Baca berita dengan sedikit iklan, klik di sini

Ekonomi

Zaman Gesek Telah Kembali

Bank-bank giat berekspansi ke kredit retail dan konsumsi. Mereka bersaing memberi diskon bunga dan layanan kredit tanpa agunan. Tampaknya, ini sekadar siasat bisnis, sebelum ekonomi kembali pulih.

16 Juli 2000 | 00.00 WIB

Image of Tempo
Perbesar

Baca berita dengan sedikit iklan, klik di sini

Yang disebut kegiatan bisnis sebenarnya tak pernah seratus persen berhenti. Di tengah kecamuk perang sekalipun, aktivitas bisnis jalan terus. Maka, jangan heran bila sekarang, ketika Indonesia belum lepas dari jerat krisis, pasar mobil dan rumah tampak bergairah. Lihat saja, berbagai penawaran kredit mobil dan KPR berjejal di halaman iklan koran dan majalah.

Anda ingin membeli mobil tapi tak punya duit kontan? Jangan pesimistis. Ada penjualan mobil secara kredit dengan tawaran yang menggiurkan. Tengoklah Daihatsu Taruna. Mobil seharga Rp 93 juta hingga Rp 120 juta itu ditawarkan dengan bunga hanya 5 persen setahun. Urusan pembiayaan selanjutnya diserahkan PT Astra International Daihatsu selaku distributor kepada Astra Credit Company (ACC), perusahaan pembiayaan yang juga berada dalam satu grup.

Mitsubishi Kuda pun tak mau ketinggalan. Mobil keluarga yang menjadi saingan Kijang itu ditawarkan secara kredit dengan bunga 5,2 persen per tahun. Syaratnya, kata Stephanus—petugas pemasaran PT Batavia Bintang Berlian yang mengiklankan Kuda—pembeli membayar uang muka, ''Minimal 50 persen." Akan terasa ringan memang, bila calon pembeli mampu membayar uang muka yang jumlahnya sekitar Rp 50 juta. Sisanya lalu diangsur dengan bunga kredit yang lumayan rendah.

Nah, kalau lembaga pembiayaan atau dealer mobil saja berani mengobral kredit berbunga murah, apalagi bank. Tawaran yang mereka berikan niscaya lebih menggiurkan. Dari pemantauan TEMPO bisa diketahui, sekarang bank-bank, baik asing maupun lokal, tampaknya sedang berlomba mengucurkan kredit retail dan konsumsi. Agresi langsung ke pasar seperti ini juga terlihat dari lonjakan portofolio kredit retail mereka.

BCA, misalnya, tahun ini akan melakukan ekspansi kredit retail Rp 1,4 triliun. Adapun Bank Mandiri, menurut direktur utamanya, Eddy Neloe, menyiapkan dana Rp 6,3 triliun. Citibank menambah anggaran kredit retail-nya menjadi US$ 120 juta, yang setara dengan Rp 10,8 triliun. Sementara itu, BNI hanya mengalokasikan 60 persen porsi kreditnya untuk kredit retail. Hal yang sama diakui Standard Chartered Bank, yang menambah portofolio kredit konsumsi menjadi 20-30 persen dari total kreditnya.

> [Data yang Diberikan]

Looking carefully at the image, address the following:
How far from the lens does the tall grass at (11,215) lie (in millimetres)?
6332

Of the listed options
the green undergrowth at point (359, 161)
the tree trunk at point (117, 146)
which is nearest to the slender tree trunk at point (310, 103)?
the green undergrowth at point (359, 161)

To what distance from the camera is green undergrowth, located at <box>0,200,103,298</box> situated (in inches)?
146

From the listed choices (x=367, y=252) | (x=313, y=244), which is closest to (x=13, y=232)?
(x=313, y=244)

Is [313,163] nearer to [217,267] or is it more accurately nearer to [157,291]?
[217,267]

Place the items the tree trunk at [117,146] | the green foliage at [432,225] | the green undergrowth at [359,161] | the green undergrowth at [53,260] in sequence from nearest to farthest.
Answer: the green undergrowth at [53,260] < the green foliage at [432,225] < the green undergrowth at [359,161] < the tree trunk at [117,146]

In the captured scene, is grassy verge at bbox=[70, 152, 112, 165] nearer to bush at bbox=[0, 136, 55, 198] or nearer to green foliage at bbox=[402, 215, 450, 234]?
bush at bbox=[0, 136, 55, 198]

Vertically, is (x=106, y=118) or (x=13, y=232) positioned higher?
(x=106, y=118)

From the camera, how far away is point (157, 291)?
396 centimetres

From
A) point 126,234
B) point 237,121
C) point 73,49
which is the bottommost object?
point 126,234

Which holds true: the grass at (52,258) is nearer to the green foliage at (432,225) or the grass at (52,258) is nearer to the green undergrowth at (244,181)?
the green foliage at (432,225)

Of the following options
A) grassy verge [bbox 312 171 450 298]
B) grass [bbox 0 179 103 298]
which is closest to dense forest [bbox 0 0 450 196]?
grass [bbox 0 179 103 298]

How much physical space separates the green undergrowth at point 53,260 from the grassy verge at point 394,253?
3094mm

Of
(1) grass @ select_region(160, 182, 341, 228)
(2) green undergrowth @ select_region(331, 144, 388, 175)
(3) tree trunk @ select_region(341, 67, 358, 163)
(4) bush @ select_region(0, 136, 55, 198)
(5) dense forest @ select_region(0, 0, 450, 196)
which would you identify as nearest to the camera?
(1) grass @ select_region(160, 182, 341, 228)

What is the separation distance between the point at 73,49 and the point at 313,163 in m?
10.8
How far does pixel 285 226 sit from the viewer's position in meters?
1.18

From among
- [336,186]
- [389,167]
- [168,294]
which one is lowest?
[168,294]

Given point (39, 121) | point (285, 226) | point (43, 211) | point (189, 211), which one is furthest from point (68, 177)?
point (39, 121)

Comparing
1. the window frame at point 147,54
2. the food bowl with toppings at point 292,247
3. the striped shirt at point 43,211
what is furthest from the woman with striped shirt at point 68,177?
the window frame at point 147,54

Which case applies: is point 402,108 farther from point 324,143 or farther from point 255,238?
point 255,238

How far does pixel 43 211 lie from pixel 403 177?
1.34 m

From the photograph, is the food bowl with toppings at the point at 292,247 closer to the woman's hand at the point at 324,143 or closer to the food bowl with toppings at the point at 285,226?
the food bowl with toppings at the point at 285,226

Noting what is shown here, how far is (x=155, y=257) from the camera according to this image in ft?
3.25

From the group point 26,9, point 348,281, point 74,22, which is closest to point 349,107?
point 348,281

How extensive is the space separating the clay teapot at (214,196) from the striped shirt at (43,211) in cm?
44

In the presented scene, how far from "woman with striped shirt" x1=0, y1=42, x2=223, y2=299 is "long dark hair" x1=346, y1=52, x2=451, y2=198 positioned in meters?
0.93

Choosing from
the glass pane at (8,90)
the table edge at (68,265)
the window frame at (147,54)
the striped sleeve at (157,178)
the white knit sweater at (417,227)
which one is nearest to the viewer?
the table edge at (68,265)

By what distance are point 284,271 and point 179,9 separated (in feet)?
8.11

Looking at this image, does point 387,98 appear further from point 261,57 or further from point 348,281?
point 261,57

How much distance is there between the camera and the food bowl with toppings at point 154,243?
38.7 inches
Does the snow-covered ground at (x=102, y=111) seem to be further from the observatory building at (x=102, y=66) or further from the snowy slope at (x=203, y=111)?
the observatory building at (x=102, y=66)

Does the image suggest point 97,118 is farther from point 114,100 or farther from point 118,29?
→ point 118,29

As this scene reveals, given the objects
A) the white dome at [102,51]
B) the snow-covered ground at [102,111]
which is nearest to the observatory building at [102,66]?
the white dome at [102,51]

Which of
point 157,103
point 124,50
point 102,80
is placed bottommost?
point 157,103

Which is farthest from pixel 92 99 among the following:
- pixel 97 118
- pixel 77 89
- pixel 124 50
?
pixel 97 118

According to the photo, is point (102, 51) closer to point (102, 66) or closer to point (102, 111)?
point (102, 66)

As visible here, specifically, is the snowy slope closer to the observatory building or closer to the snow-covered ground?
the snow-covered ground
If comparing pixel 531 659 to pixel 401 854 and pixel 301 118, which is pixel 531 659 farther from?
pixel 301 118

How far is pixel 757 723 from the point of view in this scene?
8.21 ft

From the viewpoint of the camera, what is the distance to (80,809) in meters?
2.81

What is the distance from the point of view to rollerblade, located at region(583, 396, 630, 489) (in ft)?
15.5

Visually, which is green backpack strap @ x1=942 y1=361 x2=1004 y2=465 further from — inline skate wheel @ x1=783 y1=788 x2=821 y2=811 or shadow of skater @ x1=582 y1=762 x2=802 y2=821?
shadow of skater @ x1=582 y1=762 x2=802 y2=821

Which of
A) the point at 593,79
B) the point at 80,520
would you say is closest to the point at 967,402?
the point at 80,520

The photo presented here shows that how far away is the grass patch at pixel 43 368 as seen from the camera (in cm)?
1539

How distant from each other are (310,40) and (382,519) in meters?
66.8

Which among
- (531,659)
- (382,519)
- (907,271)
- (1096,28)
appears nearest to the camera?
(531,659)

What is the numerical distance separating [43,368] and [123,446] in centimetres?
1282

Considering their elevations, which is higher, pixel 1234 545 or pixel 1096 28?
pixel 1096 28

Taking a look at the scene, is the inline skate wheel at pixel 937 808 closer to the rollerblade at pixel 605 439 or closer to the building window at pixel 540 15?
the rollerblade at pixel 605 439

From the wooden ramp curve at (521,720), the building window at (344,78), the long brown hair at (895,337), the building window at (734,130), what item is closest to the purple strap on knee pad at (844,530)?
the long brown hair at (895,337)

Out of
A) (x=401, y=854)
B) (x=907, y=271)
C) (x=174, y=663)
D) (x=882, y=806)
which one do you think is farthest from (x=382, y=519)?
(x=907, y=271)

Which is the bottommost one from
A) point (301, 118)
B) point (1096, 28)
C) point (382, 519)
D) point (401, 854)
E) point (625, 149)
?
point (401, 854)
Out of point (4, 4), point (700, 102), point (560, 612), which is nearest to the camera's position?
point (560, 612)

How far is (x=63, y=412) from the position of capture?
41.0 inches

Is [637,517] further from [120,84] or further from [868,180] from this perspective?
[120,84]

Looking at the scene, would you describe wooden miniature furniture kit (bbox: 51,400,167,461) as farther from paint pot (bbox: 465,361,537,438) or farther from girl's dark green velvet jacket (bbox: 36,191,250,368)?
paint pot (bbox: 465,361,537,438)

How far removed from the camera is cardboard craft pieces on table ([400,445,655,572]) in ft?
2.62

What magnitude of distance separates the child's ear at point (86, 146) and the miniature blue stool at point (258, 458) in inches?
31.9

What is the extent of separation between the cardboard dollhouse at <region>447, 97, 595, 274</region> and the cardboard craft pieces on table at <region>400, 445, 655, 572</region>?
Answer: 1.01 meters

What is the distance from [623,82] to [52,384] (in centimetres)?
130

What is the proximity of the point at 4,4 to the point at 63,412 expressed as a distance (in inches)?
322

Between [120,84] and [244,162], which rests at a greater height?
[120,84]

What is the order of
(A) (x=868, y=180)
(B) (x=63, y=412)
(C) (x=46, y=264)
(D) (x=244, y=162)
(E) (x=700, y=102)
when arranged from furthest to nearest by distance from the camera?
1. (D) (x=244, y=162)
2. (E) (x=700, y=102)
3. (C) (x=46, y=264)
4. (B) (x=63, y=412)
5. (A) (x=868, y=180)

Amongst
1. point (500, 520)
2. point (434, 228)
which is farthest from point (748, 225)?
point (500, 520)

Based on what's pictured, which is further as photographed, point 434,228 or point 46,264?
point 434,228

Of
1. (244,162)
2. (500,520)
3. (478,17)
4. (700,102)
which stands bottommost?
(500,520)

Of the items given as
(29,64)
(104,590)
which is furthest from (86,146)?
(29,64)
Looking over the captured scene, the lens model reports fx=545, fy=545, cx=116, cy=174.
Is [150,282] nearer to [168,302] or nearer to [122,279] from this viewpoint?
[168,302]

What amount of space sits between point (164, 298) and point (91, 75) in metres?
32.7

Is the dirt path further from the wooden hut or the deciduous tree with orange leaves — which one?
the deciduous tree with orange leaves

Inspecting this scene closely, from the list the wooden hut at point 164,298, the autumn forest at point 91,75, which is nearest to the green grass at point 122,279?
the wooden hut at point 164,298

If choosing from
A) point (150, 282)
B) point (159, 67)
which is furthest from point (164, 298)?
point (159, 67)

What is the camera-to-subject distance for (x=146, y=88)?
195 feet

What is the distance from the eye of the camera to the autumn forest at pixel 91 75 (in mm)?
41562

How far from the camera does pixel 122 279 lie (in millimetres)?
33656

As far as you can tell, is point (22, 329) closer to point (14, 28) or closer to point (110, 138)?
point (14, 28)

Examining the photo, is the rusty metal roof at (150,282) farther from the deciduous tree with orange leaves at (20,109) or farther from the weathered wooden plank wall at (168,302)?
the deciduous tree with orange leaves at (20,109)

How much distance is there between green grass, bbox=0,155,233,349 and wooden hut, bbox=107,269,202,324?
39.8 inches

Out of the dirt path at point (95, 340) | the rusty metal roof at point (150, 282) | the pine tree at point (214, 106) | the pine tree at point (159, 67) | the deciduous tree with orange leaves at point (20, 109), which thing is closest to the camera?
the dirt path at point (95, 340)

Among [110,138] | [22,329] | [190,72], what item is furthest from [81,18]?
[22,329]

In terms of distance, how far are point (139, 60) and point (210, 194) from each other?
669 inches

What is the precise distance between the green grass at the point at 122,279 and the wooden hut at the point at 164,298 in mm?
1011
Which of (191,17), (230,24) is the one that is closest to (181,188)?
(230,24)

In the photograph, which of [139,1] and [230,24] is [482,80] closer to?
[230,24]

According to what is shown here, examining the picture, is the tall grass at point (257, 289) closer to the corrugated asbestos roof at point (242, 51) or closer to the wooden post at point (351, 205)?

> [Petunjuk]
(1) Jawab pertanyaan berikut berdasarkan artikel tentang kredit bank:
(a) Berapa bunga per tahun yang ditawarkan untuk kredit Daihatsu Taruna?
(b) Menurut Stephanus, berapa uang muka minimal untuk membeli Mitsubishi Kuda secara kredit?
(c) Berapa dana yang disiapkan Bank Mandiri menurut Eddy Neloe?
(2) Tuliskan kembali baris-baris data dari awal sampai baris yang memuat "Answer: the green", termasuk baris itu, tanpa mengubah apa pun.
Artikel dan data di atas diambil dari sumber yang berbeda.

> [Hasil yang Diharapkan]
(1)
(a) 5 persen setahun.
(b) 50 persen.
(c) Rp 6,3 triliun.

(2)
Looking carefully at the image, address the following:
How far from the lens does the tall grass at (11,215) lie (in millimetres)?
6332

Of the listed options
the green undergrowth at point (359, 161)
the tree trunk at point (117, 146)
which is nearest to the slender tree trunk at point (310, 103)?
the green undergrowth at point (359, 161)

To what distance from the camera is green undergrowth, located at <box>0,200,103,298</box> situated (in inches)?
146

From the listed choices (x=367, y=252) | (x=313, y=244), which is closest to (x=13, y=232)?
(x=313, y=244)

Is [313,163] nearer to [217,267] or is it more accurately nearer to [157,291]?
[217,267]

Place the items the tree trunk at [117,146] | the green foliage at [432,225] | the green undergrowth at [359,161] | the green undergrowth at [53,260] in sequence from nearest to farthest.
Answer: the green undergrowth at [53,260] < the green foliage at [432,225] < the green undergrowth at [359,161] < the tree trunk at [117,146]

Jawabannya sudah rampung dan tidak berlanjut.